Net neutrality through the back door
The spectrum has also generated new talk of enacting Net neutrality regulations, which would prohibit network operators from prioritizing any Internet devices or services and from making deals with outside companies to provide priority access in exchange for extra fees.

By contrast, major broadband providers in the telephone and cable industries say they deserve the right to manage their networks as they wish and to charge fees as they see fit to offset the costs of new, more advanced equipment.

But such carriers, particularly in the wireless sector, have a poor track record for giving consumers the choices they're looking for, consumer groups argue. "Absent regulatory changes that would require wireless networks to operate in a neutral manner and permit subscribers to attach devices to their networks, it seems remarkably unrealistic to assume that any of the national incumbents will change their behavior," they wrote in a letter to the FCC.

A 2008 presidential hopeful said he's also on board with the idea. In a letter to FCC Chairman Kevin Martin late last month, former Democratic North Carolina Sen. John Edwards urged the regulators to set aside as much as half of the spectrum for wholesalers who can lease to smaller start-ups that would be willing to build broadband networks in rural and underserved areas. He also said they must require anyone who wins control of the spectrum to adhere to nondiscrimination rules, allowing consumers to hook up the devices and browse the Web sites they wish.
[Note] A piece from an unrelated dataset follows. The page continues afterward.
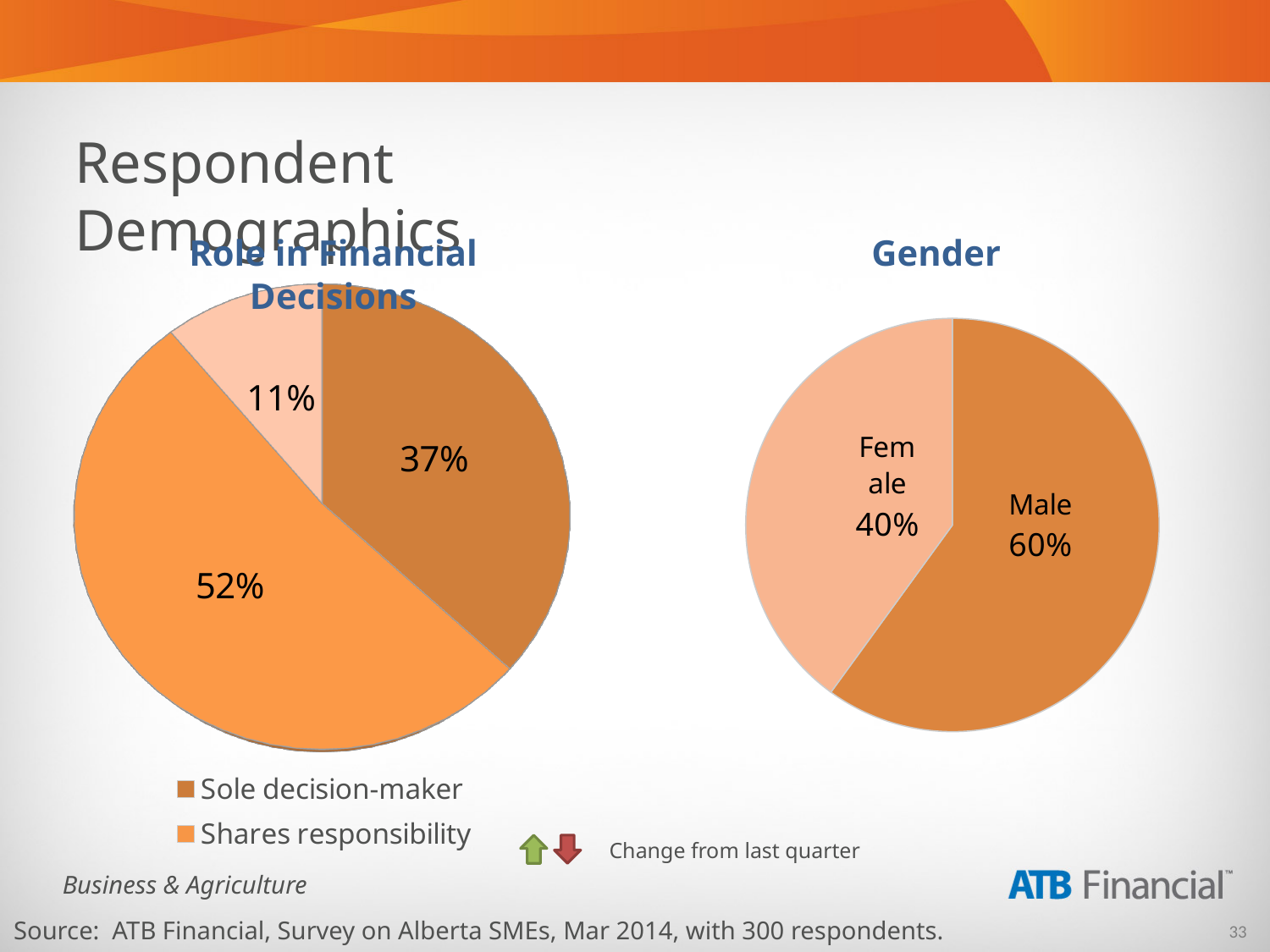
How many slices does the Role in Financial Decisions pie chart have? 3 In the Role in Financial Decisions chart, what is the smallest percentage shown? 11% In the Role in Financial Decisions chart, what percentage of respondents are sole decision-makers? 37% In the Role in Financial Decisions chart, what is the difference in percentage points between Shares responsibility and Sole decision-maker? 15 In the Gender chart, which category has the larger share? Male In the Gender chart, what is the difference in percentage points between Male and Female? 20 In the Role in Financial Decisions chart, what percentage of respondents share responsibility? 52% In the Role in Financial Decisions chart, which category has the largest share? Shares responsibility In the Role in Financial Decisions chart, which is larger: Sole decision-maker or Shares responsibility? Shares responsibility In the Gender chart, what percentage of respondents are male? 60% What kind of chart is the Gender chart? Pie chart In the Gender chart, what percentage of respondents are female? 40%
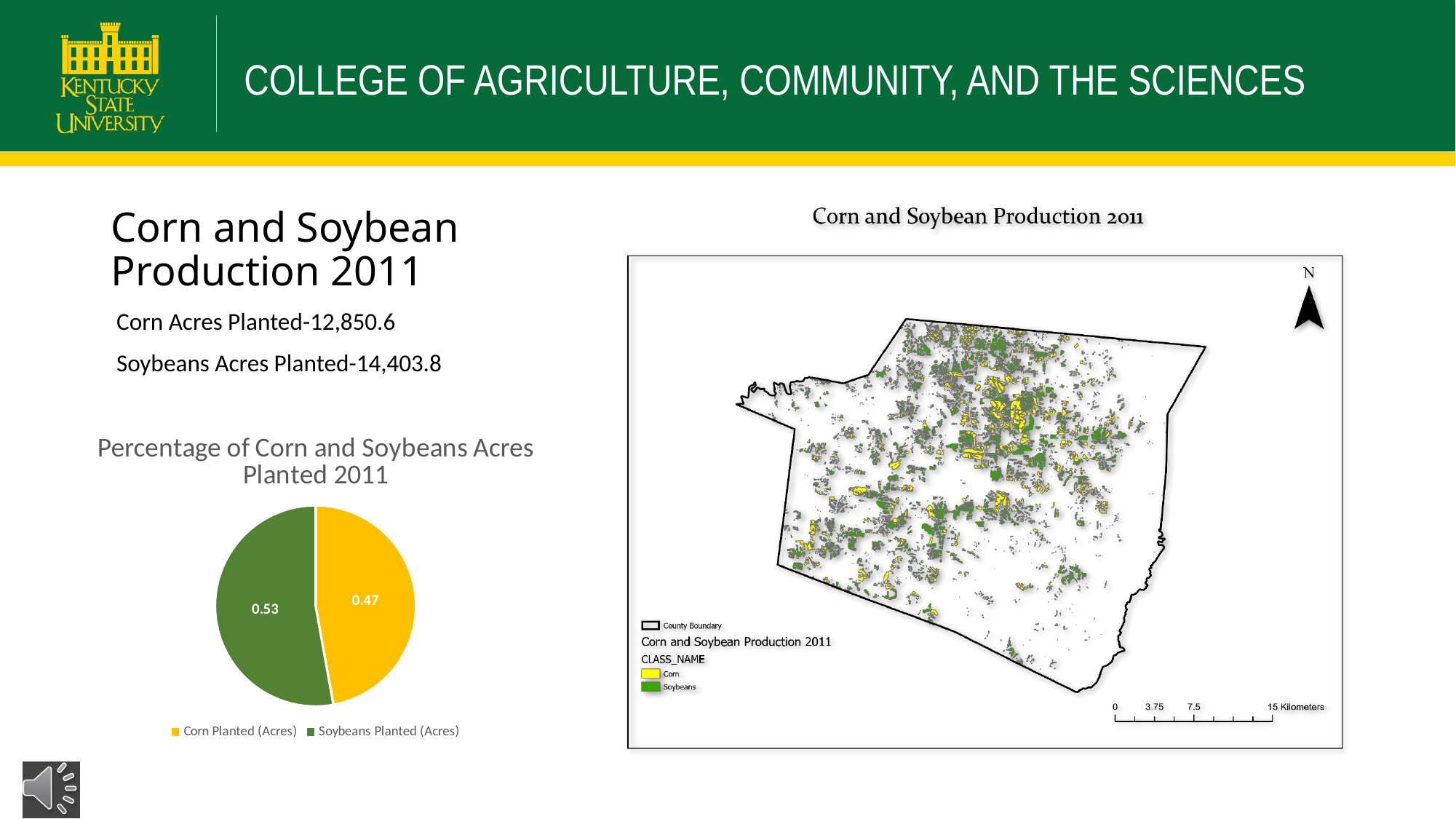
What is the title of the pie chart? Percentage of Corn and Soybeans Acres Planted 2011 How many slices does the pie chart have? 2 Which category has the largest slice in the pie chart? Soybeans Planted (Acres) What kind of chart is shown on the slide? pie chart What value is shown for Soybeans Planted (Acres) in the pie chart? 0.53 What colour is the Corn Planted (Acres) slice in the pie chart? yellow Which category has the smallest slice in the pie chart? Corn Planted (Acres) What is the difference between the Soybeans Planted (Acres) and Corn Planted (Acres) values in the pie chart? 0.06 Which is larger in the pie chart, Corn Planted (Acres) or Soybeans Planted (Acres)? Soybeans Planted (Acres) How many entries does the pie chart legend list? 2 What value is shown for Corn Planted (Acres) in the pie chart? 0.47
Google, for its part, said it's skeptical that the spectrum auction alone will assuage concerns that dominant network operators will become gatekeepers capable of squeezing out smaller or shallower-pocketed content providers. Company telecommunications and media counsel Richard Whitt argued in the search giant's most recent FCC filing that regulators shouldn't write off the need for Net neutrality rules on a broader level because of what he called "a significant lack of effective broadband competition in this country."